■ What you have to do: Nothing in the records may be left out; restate them word for word.

(Stored items)
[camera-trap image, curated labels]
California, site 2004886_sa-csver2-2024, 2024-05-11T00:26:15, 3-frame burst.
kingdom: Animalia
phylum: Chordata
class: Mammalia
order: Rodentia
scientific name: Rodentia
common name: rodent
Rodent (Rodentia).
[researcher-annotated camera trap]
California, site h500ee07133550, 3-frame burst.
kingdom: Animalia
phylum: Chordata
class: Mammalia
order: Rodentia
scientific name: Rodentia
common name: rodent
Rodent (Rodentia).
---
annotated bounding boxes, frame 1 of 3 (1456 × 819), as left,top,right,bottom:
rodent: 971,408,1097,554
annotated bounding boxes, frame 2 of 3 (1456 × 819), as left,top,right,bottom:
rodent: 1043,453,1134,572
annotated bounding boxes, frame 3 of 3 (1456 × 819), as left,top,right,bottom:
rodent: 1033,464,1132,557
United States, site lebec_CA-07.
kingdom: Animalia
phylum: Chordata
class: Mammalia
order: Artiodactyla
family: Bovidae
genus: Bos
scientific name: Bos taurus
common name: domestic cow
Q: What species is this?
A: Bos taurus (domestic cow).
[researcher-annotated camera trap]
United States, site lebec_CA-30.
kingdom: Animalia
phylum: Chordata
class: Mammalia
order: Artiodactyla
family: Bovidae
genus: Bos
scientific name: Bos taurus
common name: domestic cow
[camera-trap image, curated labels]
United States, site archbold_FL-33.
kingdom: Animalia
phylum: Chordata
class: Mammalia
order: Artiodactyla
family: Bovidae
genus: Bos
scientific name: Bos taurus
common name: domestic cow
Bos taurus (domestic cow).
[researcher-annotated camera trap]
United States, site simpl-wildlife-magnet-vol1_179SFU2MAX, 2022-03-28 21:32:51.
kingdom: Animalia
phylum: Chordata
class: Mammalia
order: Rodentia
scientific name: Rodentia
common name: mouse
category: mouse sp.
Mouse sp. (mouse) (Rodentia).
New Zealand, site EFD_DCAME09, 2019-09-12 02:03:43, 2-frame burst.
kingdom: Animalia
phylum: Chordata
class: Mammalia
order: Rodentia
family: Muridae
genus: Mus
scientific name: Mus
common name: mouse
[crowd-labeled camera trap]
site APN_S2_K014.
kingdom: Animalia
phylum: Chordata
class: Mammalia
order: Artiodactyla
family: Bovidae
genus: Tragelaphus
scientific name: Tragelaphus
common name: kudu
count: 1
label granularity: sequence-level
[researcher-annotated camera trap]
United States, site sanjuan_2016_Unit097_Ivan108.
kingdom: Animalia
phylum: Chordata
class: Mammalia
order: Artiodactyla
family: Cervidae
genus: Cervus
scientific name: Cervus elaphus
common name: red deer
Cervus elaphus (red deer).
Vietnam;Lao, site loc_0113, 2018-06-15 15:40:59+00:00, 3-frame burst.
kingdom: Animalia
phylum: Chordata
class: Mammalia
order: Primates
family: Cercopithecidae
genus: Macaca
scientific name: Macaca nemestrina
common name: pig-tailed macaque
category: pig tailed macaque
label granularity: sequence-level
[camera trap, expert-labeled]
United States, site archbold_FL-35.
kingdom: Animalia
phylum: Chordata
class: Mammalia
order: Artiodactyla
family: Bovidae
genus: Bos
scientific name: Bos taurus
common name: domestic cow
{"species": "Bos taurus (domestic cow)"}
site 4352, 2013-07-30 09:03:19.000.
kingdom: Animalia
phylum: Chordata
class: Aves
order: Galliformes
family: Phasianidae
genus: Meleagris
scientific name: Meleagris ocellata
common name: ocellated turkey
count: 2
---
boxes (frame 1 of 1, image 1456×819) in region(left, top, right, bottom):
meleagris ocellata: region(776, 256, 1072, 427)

■ Task response:
[camera-trap image, curated labels]
California, site 2004886_sa-csver2-2024, 2024-05-11T00:26:15, 3-frame burst.
kingdom: Animalia
phylum: Chordata
class: Mammalia
order: Rodentia
scientific name: Rodentia
common name: rodent
Rodent (Rodentia).
[researcher-annotated camera trap]
California, site h500ee07133550, 3-frame burst.
kingdom: Animalia
phylum: Chordata
class: Mammalia
order: Rodentia
scientific name: Rodentia
common name: rodent
Rodent (Rodentia).
---
annotated bounding boxes, frame 1 of 3 (1456 × 819), as left,top,right,bottom:
rodent: 971,408,1097,554
annotated bounding boxes, frame 2 of 3 (1456 × 819), as left,top,right,bottom:
rodent: 1043,453,1134,572
annotated bounding boxes, frame 3 of 3 (1456 × 819), as left,top,right,bottom:
rodent: 1033,464,1132,557
United States, site lebec_CA-07.
kingdom: Animalia
phylum: Chordata
class: Mammalia
order: Artiodactyla
family: Bovidae
genus: Bos
scientific name: Bos taurus
common name: domestic cow
Q: What species is this?
A: Bos taurus (domestic cow).
[researcher-annotated camera trap]
United States, site lebec_CA-30.
kingdom: Animalia
phylum: Chordata
class: Mammalia
order: Artiodactyla
family: Bovidae
genus: Bos
scientific name: Bos taurus
common name: domestic cow
[camera-trap image, curated labels]
United States, site archbold_FL-33.
kingdom: Animalia
phylum: Chordata
class: Mammalia
order: Artiodactyla
family: Bovidae
genus: Bos
scientific name: Bos taurus
common name: domestic cow
Bos taurus (domestic cow).
[researcher-annotated camera trap]
United States, site simpl-wildlife-magnet-vol1_179SFU2MAX, 2022-03-28 21:32:51.
kingdom: Animalia
phylum: Chordata
class: Mammalia
order: Rodentia
scientific name: Rodentia
common name: mouse
category: mouse sp.
Mouse sp. (mouse) (Rodentia).
New Zealand, site EFD_DCAME09, 2019-09-12 02:03:43, 2-frame burst.
kingdom: Animalia
phylum: Chordata
class: Mammalia
order: Rodentia
family: Muridae
genus: Mus
scientific name: Mus
common name: mouse
[crowd-labeled camera trap]
site APN_S2_K014.
kingdom: Animalia
phylum: Chordata
class: Mammalia
order: Artiodactyla
family: Bovidae
genus: Tragelaphus
scientific name: Tragelaphus
common name: kudu
count: 1
label granularity: sequence-level
[researcher-annotated camera trap]
United States, site sanjuan_2016_Unit097_Ivan108.
kingdom: Animalia
phylum: Chordata
class: Mammalia
order: Artiodactyla
family: Cervidae
genus: Cervus
scientific name: Cervus elaphus
common name: red deer
Cervus elaphus (red deer).
Vietnam;Lao, site loc_0113, 2018-06-15 15:40:59+00:00, 3-frame burst.
kingdom: Animalia
phylum: Chordata
class: Mammalia
order: Primates
family: Cercopithecidae
genus: Macaca
scientific name: Macaca nemestrina
common name: pig-tailed macaque
category: pig tailed macaque
label granularity: sequence-level
[camera trap, expert-labeled]
United States, site archbold_FL-35.
kingdom: Animalia
phylum: Chordata
class: Mammalia
order: Artiodactyla
family: Bovidae
genus: Bos
scientific name: Bos taurus
common name: domestic cow
{"species": "Bos taurus (domestic cow)"}
site 4352, 2013-07-30 09:03:19.000.
kingdom: Animalia
phylum: Chordata
class: Aves
order: Galliformes
family: Phasianidae
genus: Meleagris
scientific name: Meleagris ocellata
common name: ocellated turkey
count: 2
---
boxes (frame 1 of 1, image 1456×819) in region(left, top, right, bottom):
meleagris ocellata: region(776, 256, 1072, 427)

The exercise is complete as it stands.